Is there any connection between the hardware your initial purchase was made on, and the hardware you would run that game on right now? You can buy games from your phone, or your Steam deck, or at the public library, or on your father’s Gateway. Maybe he means the game’s original system requirements, as listed “on the back of the box” so to speak.
I think it’s more about if you don’t upgrade your PC.
Say you bought a game on Steam, while Windows XP was current, then just kept that PC, didn’t upgrade for whatever reason. Why would you, your game is running fine. But now Steam doesn’t support Windows XP anymore or Windows 7 for that matter, even if the game itself would run on it, making Windows 10, eventually 11, then whatever in the future, effectively the minimum requirement to play your game. The dev isn’t really at fault, because the game could technically still run on that OS, you just can’t download it anymore.
I agree with him in that regard, that it these things suck, however few people are actually affected by this.
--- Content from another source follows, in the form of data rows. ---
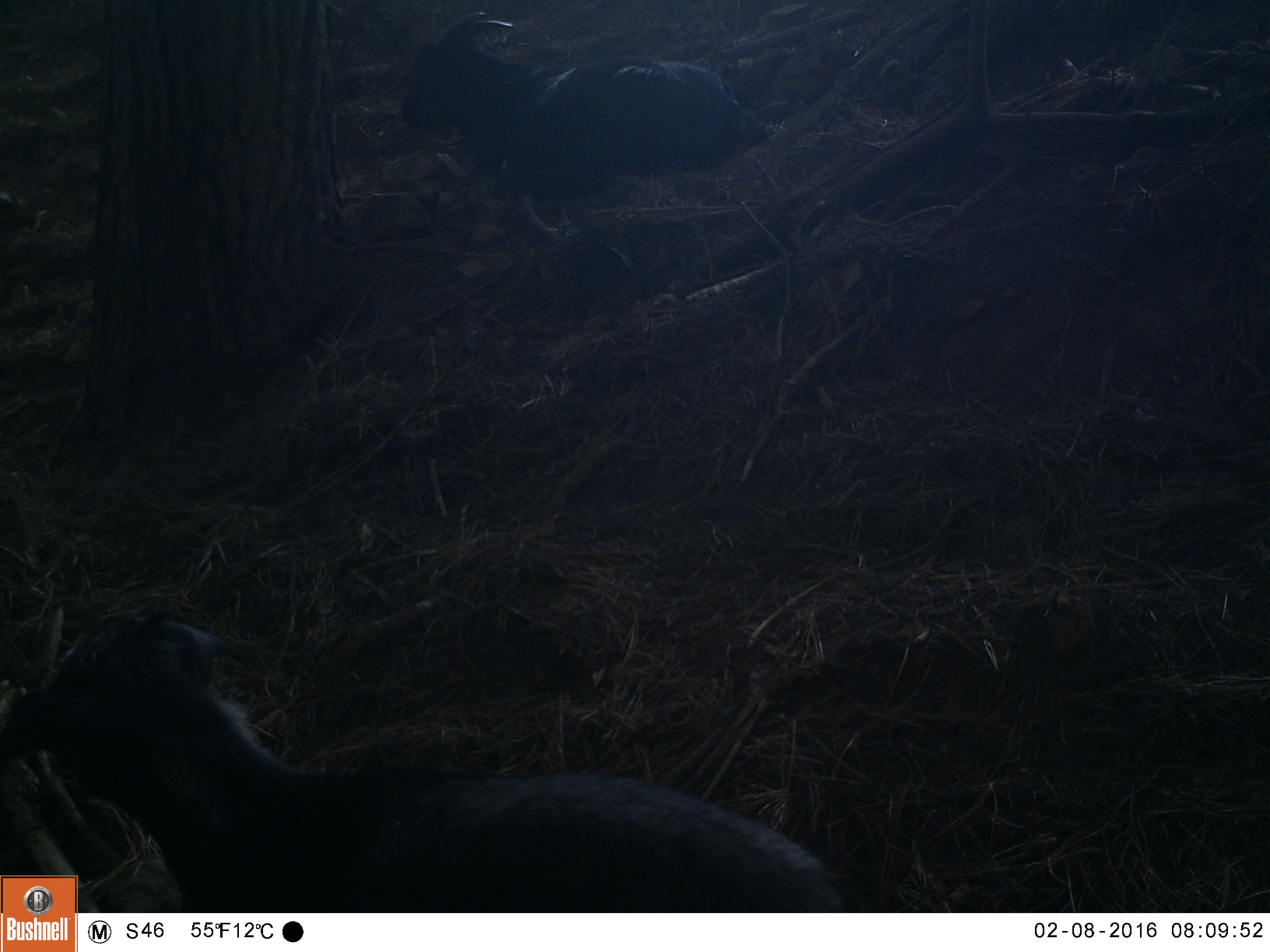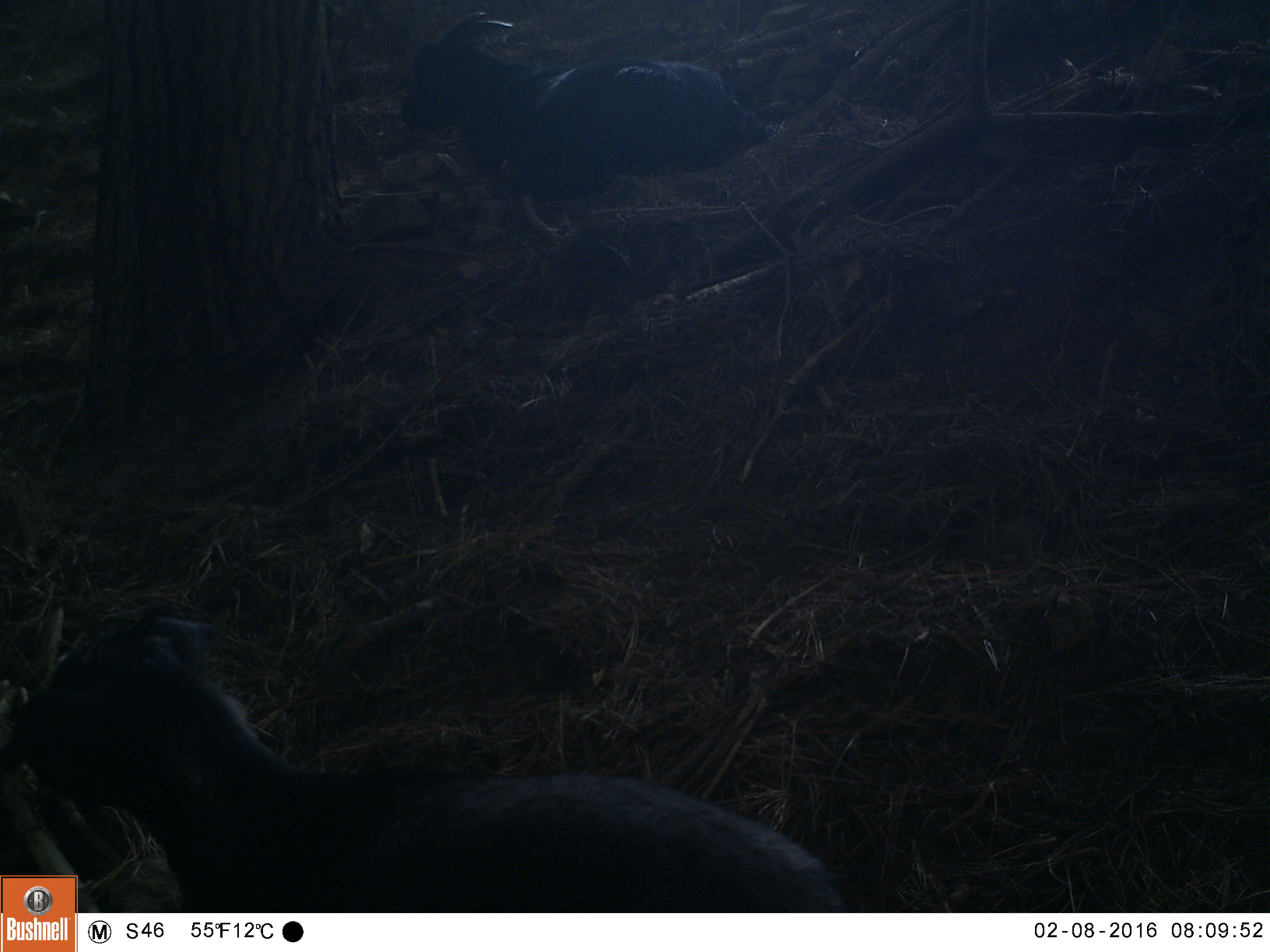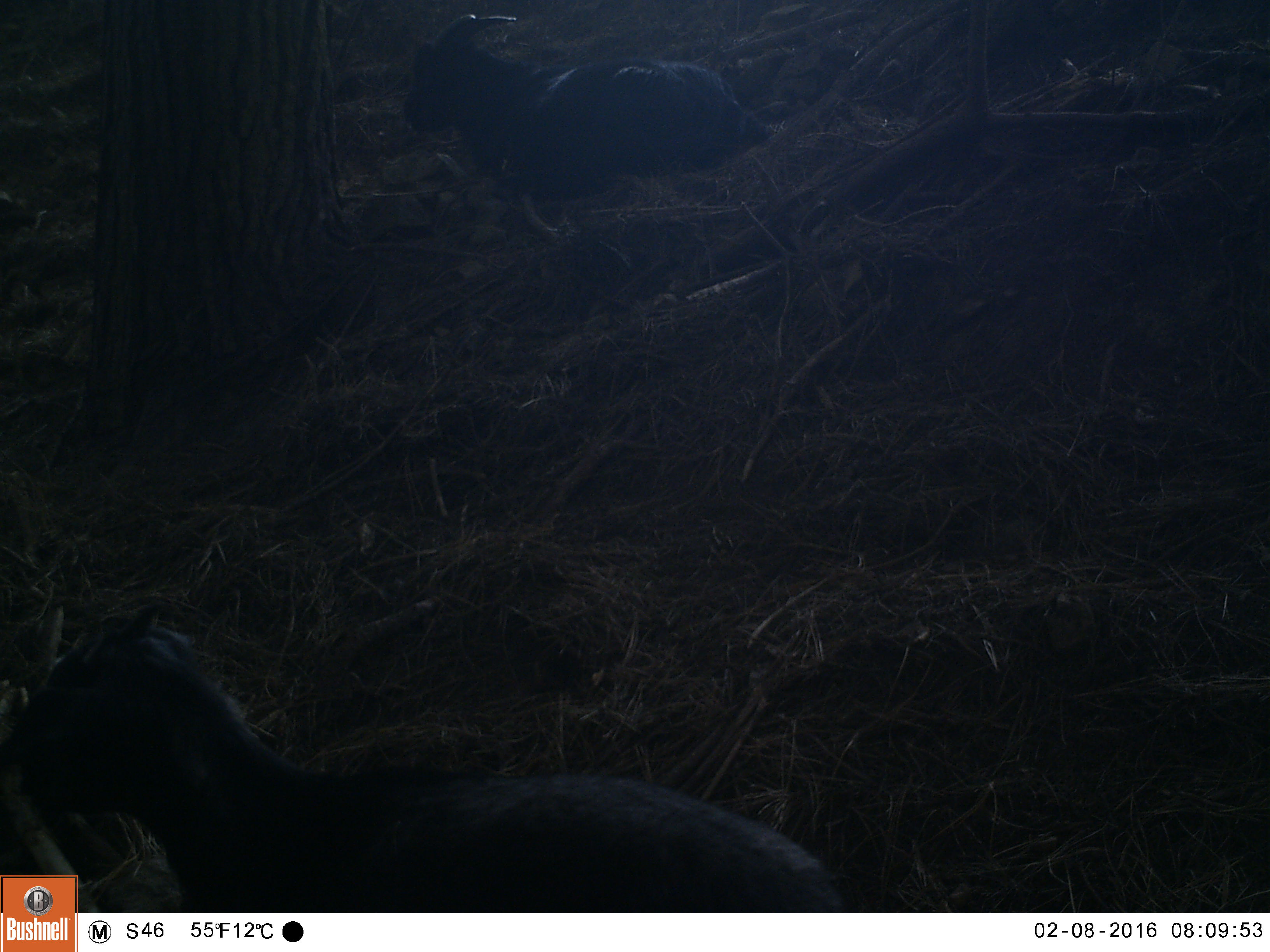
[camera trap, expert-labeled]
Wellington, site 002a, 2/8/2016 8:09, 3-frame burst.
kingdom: Animalia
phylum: Chordata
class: Mammalia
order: Artiodactyla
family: Bovidae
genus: Capra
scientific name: Capra hircus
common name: goat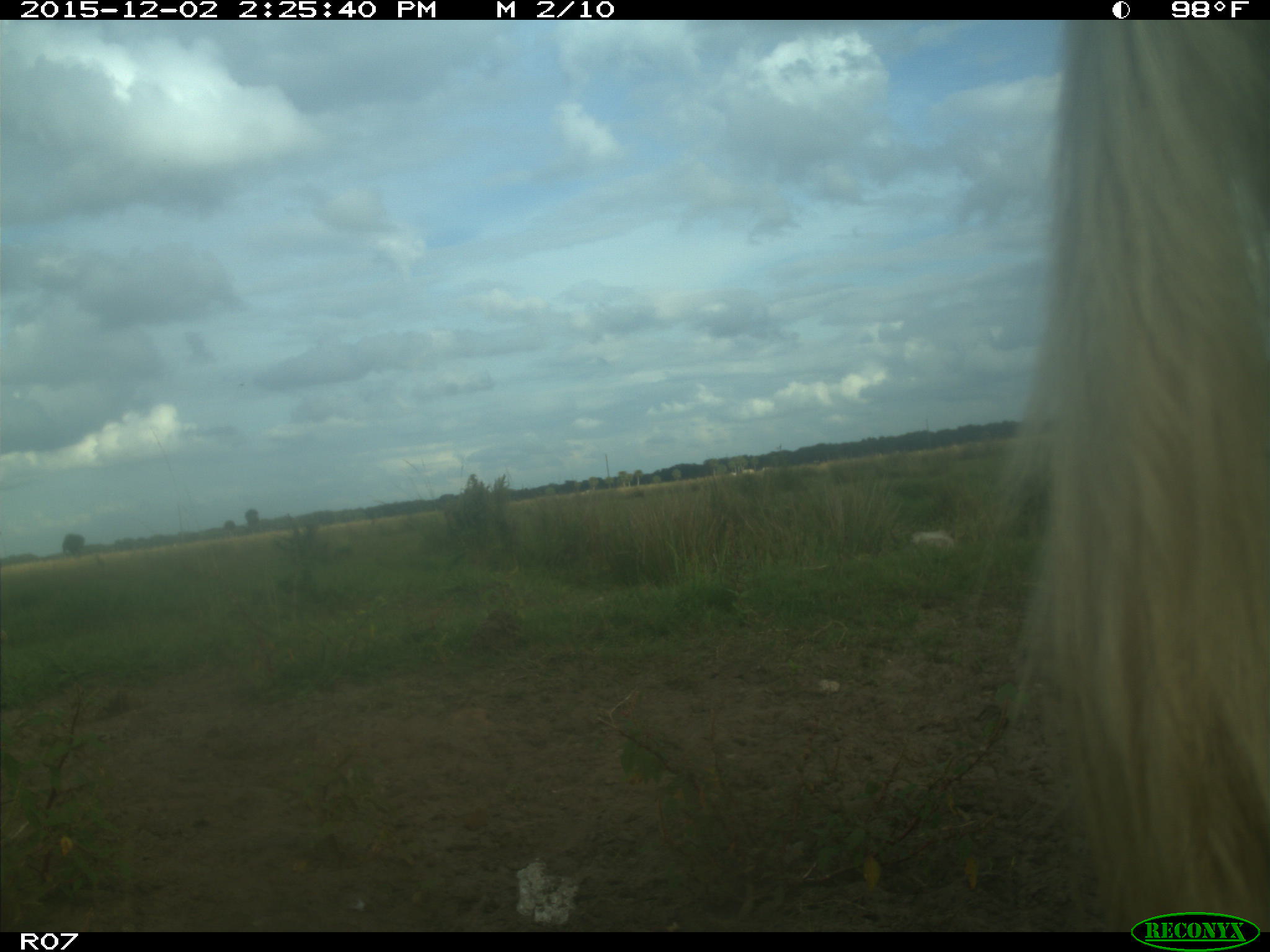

I think there should be some sort of “Legacy Client”, but then you have to deal with security. Just saying, connect your Windows 98 machine to the net for an occasional DRM check isn’t really viable. Installers would be the obvious answer, but that’s not what Steam does. Maybe Linux could be the answer, but I don’t know if it could be basically the same at one point with kernel version requirements or something like that.
Performance felt a bit choppy at times (need to activate an FPS overlay again to check for drops), but otherwise no bugs as far as I could tell. It’s just that I think the first boss is terribly designed, and I don’t know if stuff like that would get fixed in a patch.
Started the Lies of P: Overture DLC. Rough beginning, getting back into the groove, some bad enemies, that culminated in an absolutely terrible boss fight. Just complete garbage.
You’re stuck in a tiny arena, with a big ass monster, and a terrible camera. You constantly get shoved around, into the walls, clipping halfway into the boss, because of terrible hitboxes, just living life. Half the time I died and couldn’t even see my character, so I had no idea what my mistake was. Did I mistime my block? Or maybe the last block sent me reeling, and I couldn’t react in time? Or maybe I was just on the ground because the hit before that knocked me down? Nobody knows, not even the boss, because his face is inside the wall.
It’s been getting better since then, the next two bosses weren’t as bad, the second one might even be fun with a few tweaks, and the fourth (which I just beat last night) was actually pretty good. I hope it continues like this, and doesn’t go back to the atrocious start.
In solo you’re fighting a boss intended for 3 players and if you die twice the game is over completely.
Ok, but what if…you just kill bosses in five hits, because they don’t have any HP?
It’s an overexaggeration of course, but the enemies definitely have a lot less HP than in coop, not even just 1/3 or whatever (seemingly).
Also, are the enemies designed for multiplayer, except in scaling? Everything I’ve seen looks like standard Fromsoft stuff, no weird abilities that just fuck over solo players.
From what I saw, solo is a lot easier than coop (streams of the game, not played it myself yet). Enemies have basically no HP, and you can predict what they do, just like in a normal Souls game. Also, you’re not getting matched with randoms.
If you’re playing with friends, sit in voice chat, that might get easier for you again.
I think the indie games genre is just a vibe, not if something is really independent or not.
Like nobody is calling Witcher or Cyberpunk an indie game, even though it didn’t have an outside publisher. Conversely, most people would probably say Bastion or Journey are indie games, even though Warner and Sony published the games.
Ok? It was a temporary voice file that the devs forgot to remove or replace. And people immediately screamed that Blizzard is trying to sneak AI into the game.
I’ve been playing for about two months now, after a multi-year break from the game. Just casual, not competitive (although Stadium is classified as competitive). It’s great.
Two bad things for me. Flex Queue means Tank, which sucks, because I’d like to play all roles, but now have to just queue DPS/Heal. Also, the matchmaker is shit, so most games are relatively one-sided (Quick Play and Stadium).
Never really agreed with the Metroidvania label, same with Skul: The Hero Slayer. You unlock different biomes (and side rooms), but the items to do so are more like keys. Just my thoughts on that.